U.K. Prime Minister David Cameron's decision to opt out of a new European Union treaty quickly drew support from the British public, but its long-term consequences for the country's important financial-services industry are less clear-cut.

Mr. Cameron refused last week to include the U.K. in a new treaty that would create more EU integration for members using the euro, positioning his stance as a win for the U.K. The British public, and euro-skeptic members of Mr. Cameron's own Conservative Party, backed the move strongly, seeming to give Mr. Cameron an important domestic political win.

But while London's banks and financial lobbyists—the supposed beneficiaries of his actions—were appreciative of the sentiment, Mr. Cameron's move was greeted with more muted enthusiasm, with some saying it could actually backfire over the long run.

Mr. Cameron's commitment to hang onto U.K. sovereignty, for example, could give the U.K. more power over Britain's financial regulation in general—but there is no guarantee that such a move results in lighter regulation for the country's banks. Indeed, the move keeps the door open to regulation by the U.K. that goes above and beyond what Brussels puts in place, such as a proposal to separate bank's retail business from their riskier investment-banking units that has angered the financial sector here.

Just as important, the U.K.'s banks are now worried that the ill-will created by Mr. Cameron's stance means the U.K. "won't even have a seat at the table" the next time financial regulations are negotiated under existing rules, said one lobbyist for the City of London.

Mr. Cameron's stance against the EU could also reverberate for European banks operating in London, which serves not just as the banking center of London, but also all of Europe. The City of London, as it is called, is home to large units of banks like Germany's Deutsche Bank AG, which would be subject to any tough restrictions EU regulators might impose on the U.K. in the future

"We do not yet know the impact this arrangement is going to have on the U.K.'s ability to secure agreements on sensible regulation—but that is critical," said Angela Knight, the chief executive of the British Bankers' Association.

The stakes are high for the U.K., where 11.2% of tax receipts came from the financial services sector in the fiscal year 2009-2010, according to the City of London Corp. A million people work in the financial-services sector in the U.K., roughly half of them in London, the corporation said.

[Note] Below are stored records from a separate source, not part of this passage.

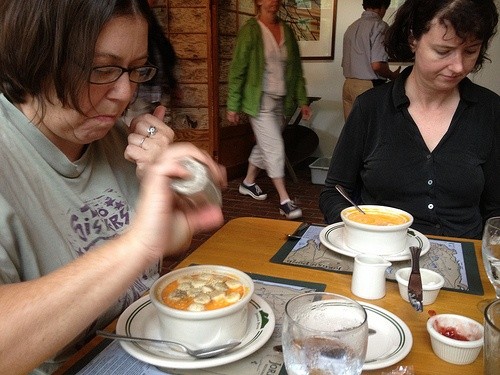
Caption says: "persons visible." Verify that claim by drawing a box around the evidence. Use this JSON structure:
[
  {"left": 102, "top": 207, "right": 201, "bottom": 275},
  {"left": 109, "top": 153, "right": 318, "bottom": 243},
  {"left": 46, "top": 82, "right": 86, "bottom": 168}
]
[
  {"left": 226, "top": 0, "right": 312, "bottom": 218},
  {"left": 320, "top": 0, "right": 500, "bottom": 241},
  {"left": 0, "top": 0, "right": 227, "bottom": 375},
  {"left": 341, "top": 0, "right": 400, "bottom": 123}
]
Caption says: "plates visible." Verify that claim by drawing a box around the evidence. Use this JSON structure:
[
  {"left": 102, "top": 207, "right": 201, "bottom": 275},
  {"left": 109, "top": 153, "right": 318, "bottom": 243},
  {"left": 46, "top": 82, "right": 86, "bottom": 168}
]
[
  {"left": 116, "top": 291, "right": 275, "bottom": 369},
  {"left": 285, "top": 298, "right": 413, "bottom": 370},
  {"left": 319, "top": 222, "right": 430, "bottom": 261}
]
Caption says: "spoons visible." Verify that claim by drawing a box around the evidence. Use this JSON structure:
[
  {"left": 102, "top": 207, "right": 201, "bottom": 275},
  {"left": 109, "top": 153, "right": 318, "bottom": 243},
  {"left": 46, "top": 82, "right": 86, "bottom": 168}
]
[
  {"left": 284, "top": 222, "right": 312, "bottom": 239},
  {"left": 95, "top": 330, "right": 242, "bottom": 360}
]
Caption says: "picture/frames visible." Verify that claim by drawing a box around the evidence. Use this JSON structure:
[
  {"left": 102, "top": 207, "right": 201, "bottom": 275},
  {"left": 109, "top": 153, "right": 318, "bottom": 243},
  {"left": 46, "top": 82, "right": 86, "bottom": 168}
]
[{"left": 280, "top": 0, "right": 338, "bottom": 60}]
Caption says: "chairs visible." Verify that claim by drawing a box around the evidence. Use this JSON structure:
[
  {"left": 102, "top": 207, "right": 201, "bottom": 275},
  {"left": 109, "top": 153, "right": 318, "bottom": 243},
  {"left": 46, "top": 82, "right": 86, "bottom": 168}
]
[{"left": 282, "top": 98, "right": 322, "bottom": 184}]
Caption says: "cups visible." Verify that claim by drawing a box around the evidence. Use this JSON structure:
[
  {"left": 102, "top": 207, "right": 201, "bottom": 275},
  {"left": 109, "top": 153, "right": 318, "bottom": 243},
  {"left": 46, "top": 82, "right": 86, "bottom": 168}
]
[
  {"left": 395, "top": 267, "right": 445, "bottom": 305},
  {"left": 427, "top": 314, "right": 485, "bottom": 365},
  {"left": 281, "top": 292, "right": 369, "bottom": 375},
  {"left": 149, "top": 264, "right": 255, "bottom": 352},
  {"left": 340, "top": 204, "right": 414, "bottom": 255},
  {"left": 484, "top": 298, "right": 500, "bottom": 375},
  {"left": 168, "top": 156, "right": 222, "bottom": 214}
]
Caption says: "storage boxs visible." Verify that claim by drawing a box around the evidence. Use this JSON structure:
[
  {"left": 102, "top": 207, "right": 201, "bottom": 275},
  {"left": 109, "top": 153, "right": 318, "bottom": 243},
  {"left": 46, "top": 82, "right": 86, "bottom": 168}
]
[{"left": 308, "top": 158, "right": 329, "bottom": 184}]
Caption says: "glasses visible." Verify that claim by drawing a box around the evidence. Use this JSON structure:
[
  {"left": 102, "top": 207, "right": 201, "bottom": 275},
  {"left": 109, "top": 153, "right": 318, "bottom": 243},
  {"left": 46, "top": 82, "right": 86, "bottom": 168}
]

Nearly lost in the analysis of Mr. Cameron's actions was a key point: that last week's treaty wouldn't have subjected the U.K. to any more financial regulation or any fiscal integration with the rest of the EU. Instead, it was about approving the use of an existing treaty to allow greater fiscal integration for members of the euro zone, which the U.K. isn't part of.

Mr. Cameron's price for signing that treaty was a list of safeguards to protect Britain's large financial-services industry from future regulation. The Europeans called his bluff, complaining that Mr. Cameron was trying to get leverage out of the EU during its time of crisis.

Those demands were that future transfers of power from a national regulator to an EU regulator on financial services would be subject to a veto; a promise that the European Banking Authority is kept in London after recent suggestions it would be moved; that the European Central Bank be rebuffed in its attempts to rule that euro-denominated transactions are cleared within the euro zone and that British banks should be allowed to go ahead with higher capital requirements than the rest of the EU.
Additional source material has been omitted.